**TASK ITEM**
A word-for-word copy of the lines from the one holding "Peak neural responses" through the final line of the records below is the only output asked for.

[Dataset entries]
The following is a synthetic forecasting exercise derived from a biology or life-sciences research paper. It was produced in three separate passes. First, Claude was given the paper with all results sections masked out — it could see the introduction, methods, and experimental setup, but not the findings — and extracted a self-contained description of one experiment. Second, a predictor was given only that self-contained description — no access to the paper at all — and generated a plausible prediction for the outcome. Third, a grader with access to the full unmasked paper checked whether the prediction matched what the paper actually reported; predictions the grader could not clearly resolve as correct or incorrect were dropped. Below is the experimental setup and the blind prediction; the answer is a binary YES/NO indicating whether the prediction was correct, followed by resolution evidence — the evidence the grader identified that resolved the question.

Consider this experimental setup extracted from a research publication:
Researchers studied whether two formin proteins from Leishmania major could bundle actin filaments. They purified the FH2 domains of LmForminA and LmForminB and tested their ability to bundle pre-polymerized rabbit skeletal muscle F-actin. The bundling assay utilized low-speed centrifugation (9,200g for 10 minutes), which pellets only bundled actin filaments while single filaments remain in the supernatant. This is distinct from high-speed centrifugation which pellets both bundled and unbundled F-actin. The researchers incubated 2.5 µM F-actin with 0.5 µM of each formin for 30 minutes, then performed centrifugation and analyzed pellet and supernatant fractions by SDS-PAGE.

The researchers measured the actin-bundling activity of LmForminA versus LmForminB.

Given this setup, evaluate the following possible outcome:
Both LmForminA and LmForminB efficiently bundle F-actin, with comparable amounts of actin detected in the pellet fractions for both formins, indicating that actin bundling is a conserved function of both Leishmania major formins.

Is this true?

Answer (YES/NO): NO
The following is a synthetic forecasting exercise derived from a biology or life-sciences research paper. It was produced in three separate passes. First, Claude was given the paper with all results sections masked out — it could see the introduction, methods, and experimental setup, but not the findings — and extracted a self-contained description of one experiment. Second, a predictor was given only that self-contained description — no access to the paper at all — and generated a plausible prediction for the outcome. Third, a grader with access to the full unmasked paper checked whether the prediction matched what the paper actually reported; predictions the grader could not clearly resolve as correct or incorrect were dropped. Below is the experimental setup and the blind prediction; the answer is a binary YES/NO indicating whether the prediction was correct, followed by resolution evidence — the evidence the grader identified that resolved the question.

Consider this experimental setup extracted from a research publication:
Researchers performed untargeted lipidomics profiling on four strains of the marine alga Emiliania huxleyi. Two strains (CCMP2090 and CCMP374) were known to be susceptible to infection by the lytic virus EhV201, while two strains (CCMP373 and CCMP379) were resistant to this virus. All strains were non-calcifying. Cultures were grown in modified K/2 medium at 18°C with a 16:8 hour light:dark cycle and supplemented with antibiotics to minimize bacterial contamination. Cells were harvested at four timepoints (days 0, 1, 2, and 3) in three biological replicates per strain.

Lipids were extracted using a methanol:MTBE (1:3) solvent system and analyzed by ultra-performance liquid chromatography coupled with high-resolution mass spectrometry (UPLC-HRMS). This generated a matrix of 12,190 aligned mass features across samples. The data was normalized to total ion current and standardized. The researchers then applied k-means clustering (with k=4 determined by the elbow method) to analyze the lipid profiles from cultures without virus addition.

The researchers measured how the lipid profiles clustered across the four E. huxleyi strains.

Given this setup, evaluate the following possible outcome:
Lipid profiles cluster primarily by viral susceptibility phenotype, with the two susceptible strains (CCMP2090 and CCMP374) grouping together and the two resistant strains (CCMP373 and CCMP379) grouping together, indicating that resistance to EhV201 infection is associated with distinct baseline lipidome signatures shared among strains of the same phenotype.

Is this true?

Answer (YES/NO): YES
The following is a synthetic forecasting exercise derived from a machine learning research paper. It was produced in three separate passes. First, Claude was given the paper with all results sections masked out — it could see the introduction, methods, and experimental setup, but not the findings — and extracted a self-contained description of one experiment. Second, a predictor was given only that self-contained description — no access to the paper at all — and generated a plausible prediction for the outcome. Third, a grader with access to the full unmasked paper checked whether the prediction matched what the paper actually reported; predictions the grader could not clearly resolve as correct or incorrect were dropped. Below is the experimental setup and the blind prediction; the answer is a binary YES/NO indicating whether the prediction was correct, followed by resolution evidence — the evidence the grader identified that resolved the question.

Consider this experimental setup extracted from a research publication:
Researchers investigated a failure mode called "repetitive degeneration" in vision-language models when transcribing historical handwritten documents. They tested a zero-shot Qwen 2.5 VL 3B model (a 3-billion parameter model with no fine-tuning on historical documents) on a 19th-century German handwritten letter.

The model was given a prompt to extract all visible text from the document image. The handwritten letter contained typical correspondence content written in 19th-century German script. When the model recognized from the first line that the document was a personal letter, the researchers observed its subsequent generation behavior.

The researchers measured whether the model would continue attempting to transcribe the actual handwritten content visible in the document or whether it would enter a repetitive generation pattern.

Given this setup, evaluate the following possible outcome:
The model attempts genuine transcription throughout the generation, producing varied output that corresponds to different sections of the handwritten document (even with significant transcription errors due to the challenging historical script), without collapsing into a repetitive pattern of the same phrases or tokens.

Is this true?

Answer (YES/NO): NO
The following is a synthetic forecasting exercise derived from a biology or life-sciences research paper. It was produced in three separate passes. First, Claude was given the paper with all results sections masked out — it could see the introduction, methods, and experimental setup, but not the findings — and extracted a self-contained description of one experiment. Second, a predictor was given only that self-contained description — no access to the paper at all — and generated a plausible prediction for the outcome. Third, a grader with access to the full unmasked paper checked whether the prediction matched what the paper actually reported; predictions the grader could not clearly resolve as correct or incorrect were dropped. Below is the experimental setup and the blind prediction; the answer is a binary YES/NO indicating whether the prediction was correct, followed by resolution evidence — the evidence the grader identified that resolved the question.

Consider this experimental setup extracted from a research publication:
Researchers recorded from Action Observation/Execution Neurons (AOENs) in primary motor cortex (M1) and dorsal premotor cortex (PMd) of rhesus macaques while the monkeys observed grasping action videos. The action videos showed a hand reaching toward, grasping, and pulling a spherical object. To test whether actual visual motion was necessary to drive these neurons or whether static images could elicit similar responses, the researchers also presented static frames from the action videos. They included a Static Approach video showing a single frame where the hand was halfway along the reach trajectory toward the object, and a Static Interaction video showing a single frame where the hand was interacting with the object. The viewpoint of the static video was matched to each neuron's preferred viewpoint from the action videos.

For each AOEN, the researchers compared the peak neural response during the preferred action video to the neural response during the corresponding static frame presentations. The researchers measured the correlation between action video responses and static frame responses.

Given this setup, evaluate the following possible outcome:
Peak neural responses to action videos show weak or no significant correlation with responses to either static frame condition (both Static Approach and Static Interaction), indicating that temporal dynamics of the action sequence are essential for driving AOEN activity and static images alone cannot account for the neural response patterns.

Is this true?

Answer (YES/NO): NO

**RESPONSE AREA**
Peak neural responses to action videos show weak or no significant correlation with responses to either static frame condition (both Static Approach and Static Interaction), indicating that temporal dynamics of the action sequence are essential for driving AOEN activity and static images alone cannot account for the neural response patterns.

Is this true?

Answer (YES/NO): NO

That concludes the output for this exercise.